▶ [AIM OF THE TASK]
Without any pictures, the records below should be reproduced exactly.
DATA TO USE section start
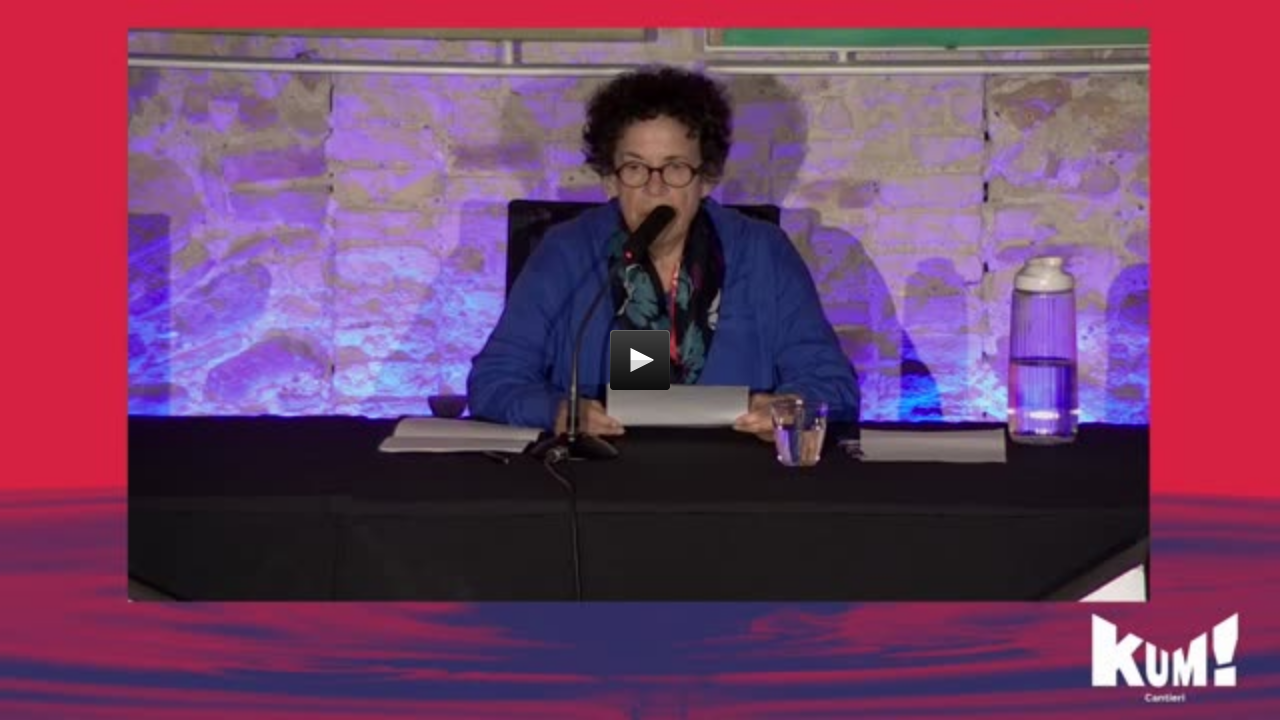

--- FILE ---
content_type: text/html; charset=UTF-8
request_url: https://www.arcoiris.tv/embed.php?l=1&st=it&lid=48987
body_size: 880
content:
<!DOCTYPE html>
<html dir="ltr" lang="it">
<head>
	
<meta http-equiv="content-type" content="text/html; charset=UTF-8">
<title>Annette Wieviorka - Autobiografia della mia famiglia - KUM22 | ArcoirisTV</title>
<link rel="canonical" href="https://www.arcoiris.tv//scheda/it/48987/">
<style>
    @-o-viewport { width: device-width; }
    @-moz-viewport { width: device-width; }
    @-ms-viewport { width: device-width; }
    @-webkit-viewport { width: device-width; }
    @viewport { width: device-width; }
	
	ul.inline, ol.inline {
    margin-left: 0;
    list-style: none;
}
ul, ol {
    padding: 0;
    margin: 0 0 10px 25px;
        margin-left: 25px;
}
ul.inline > li, ol.inline > li {
    display: inline-block;
    *display: inline;
    *zoom: 1;
    padding-left: 5px;
    padding-right: 5px;
}
.arco-subt {
	clear:both;
	margin-top: 5px;
	color: #fff;
}
  
</style>
<script type='text/javascript' src='https://www.arcoiris.tv/includes/media/current/jwplayer.js'></script>
<script type="text/javascript">

	if( 
	navigator.userAgent.match(/Android/i) || navigator.userAgent.match(/webOS/i)
    || navigator.userAgent.match(/iPhone/i)
    || navigator.userAgent.match(/iPad/i)
    || navigator.userAgent.match(/iPod/i)
    || navigator.userAgent.match(/BlackBerry/i)
    || navigator.userAgent.match(/Windows Phone/i)
    ){
		var isMobile = true;
	}
	else {
		var isMobile = false;
	}

</script>
</head>
<body>
<style>
	body {margin: 0; padding: 0; background: #ccc;}
	#arco-player{
		display: block;
		position: fixed;
		top:0;
		left: 0;
		margin: 0;
		padding: 0;
		width: 100%;
		height: 100%;
		overflow: hidden;
		background: #000;
	
	}
	ul {list-style: none;}
    li {display: inline;}
	
	#arcoplayer_logo{
		display: none!important;
	}
	


	
	
	
</style>	

<div id="arco-player">

	<div id='arcoplayer'>ArcoirisTV</div>
<script>
jwplayer('arcoplayer').setup({
id: 'playerID-48987',
image: 'https://www.arcoiris.tv/images/schede/it/48987.jpg',
levels: [
{ file: 'https://streaming.arcoiris.tv/store_21/lowres/it/users/annette_wieviorka_autobiografia_della_mia_famiglia_kum22_edit_41280.mp4', type: 'video/mp4' },
],
autostart: false,
fallback: false,
controlbar: 'bottom',
aspectratio: '16:9',
stretching: 'uniform',
width: '100%',
tracks: [
], sources: [{
file: 'https://streaming.arcoiris.tv/store_21/lowres/it/users/annette_wieviorka_autobiografia_della_mia_famiglia_kum22_edit_41280.mp4',
label: '360p SD'
},{
file: 'https://streaming.arcoiris.tv/store_21/hires/it/users/annette_wieviorka_autobiografia_della_mia_famiglia_kum22_edit_41280.mp4',
label: '720p HD'
}]
});
</script>
	
</div>		
</body>
</html>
DATA TO USE section end
▶ [REPLY TO THE TASK]
--- FILE ---
content_type: text/html; charset=UTF-8
request_url: https://www.arcoiris.tv/embed.php?l=1&st=it&lid=48987
body_size: 880
content:
<!DOCTYPE html>
<html dir="ltr" lang="it">
<head>
	
<meta http-equiv="content-type" content="text/html; charset=UTF-8">
<title>Annette Wieviorka - Autobiografia della mia famiglia - KUM22 | ArcoirisTV</title>
<link rel="canonical" href="https://www.arcoiris.tv//scheda/it/48987/">
<style>
    @-o-viewport { width: device-width; }
    @-moz-viewport { width: device-width; }
    @-ms-viewport { width: device-width; }
    @-webkit-viewport { width: device-width; }
    @viewport { width: device-width; }
	
	ul.inline, ol.inline {
    margin-left: 0;
    list-style: none;
}
ul, ol {
    padding: 0;
    margin: 0 0 10px 25px;
        margin-left: 25px;
}
ul.inline > li, ol.inline > li {
    display: inline-block;
    *display: inline;
    *zoom: 1;
    padding-left: 5px;
    padding-right: 5px;
}
.arco-subt {
	clear:both;
	margin-top: 5px;
	color: #fff;
}
  
</style>
<script type='text/javascript' src='https://www.arcoiris.tv/includes/media/current/jwplayer.js'></script>
<script type="text/javascript">

	if( 
	navigator.userAgent.match(/Android/i) || navigator.userAgent.match(/webOS/i)
    || navigator.userAgent.match(/iPhone/i)
    || navigator.userAgent.match(/iPad/i)
    || navigator.userAgent.match(/iPod/i)
    || navigator.userAgent.match(/BlackBerry/i)
    || navigator.userAgent.match(/Windows Phone/i)
    ){
		var isMobile = true;
	}
	else {
		var isMobile = false;
	}

</script>
</head>
<body>
<style>
	body {margin: 0; padding: 0; background: #ccc;}
	#arco-player{
		display: block;
		position: fixed;
		top:0;
		left: 0;
		margin: 0;
		padding: 0;
		width: 100%;
		height: 100%;
		overflow: hidden;
		background: #000;
	
	}
	ul {list-style: none;}
    li {display: inline;}
	
	#arcoplayer_logo{
		display: none!important;
	}
	


	
	
	
</style>	

<div id="arco-player">

	<div id='arcoplayer'>ArcoirisTV</div>
<script>
jwplayer('arcoplayer').setup({
id: 'playerID-48987',
image: 'https://www.arcoiris.tv/images/schede/it/48987.jpg',
levels: [
{ file: 'https://streaming.arcoiris.tv/store_21/lowres/it/users/annette_wieviorka_autobiografia_della_mia_famiglia_kum22_edit_41280.mp4', type: 'video/mp4' },
],
autostart: false,
fallback: false,
controlbar: 'bottom',
aspectratio: '16:9',
stretching: 'uniform',
width: '100%',
tracks: [
], sources: [{
file: 'https://streaming.arcoiris.tv/store_21/lowres/it/users/annette_wieviorka_autobiografia_della_mia_famiglia_kum22_edit_41280.mp4',
label: '360p SD'
},{
file: 'https://streaming.arcoiris.tv/store_21/hires/it/users/annette_wieviorka_autobiografia_della_mia_famiglia_kum22_edit_41280.mp4',
label: '720p HD'
}]
});
</script>
	
</div>		
</body>
</html>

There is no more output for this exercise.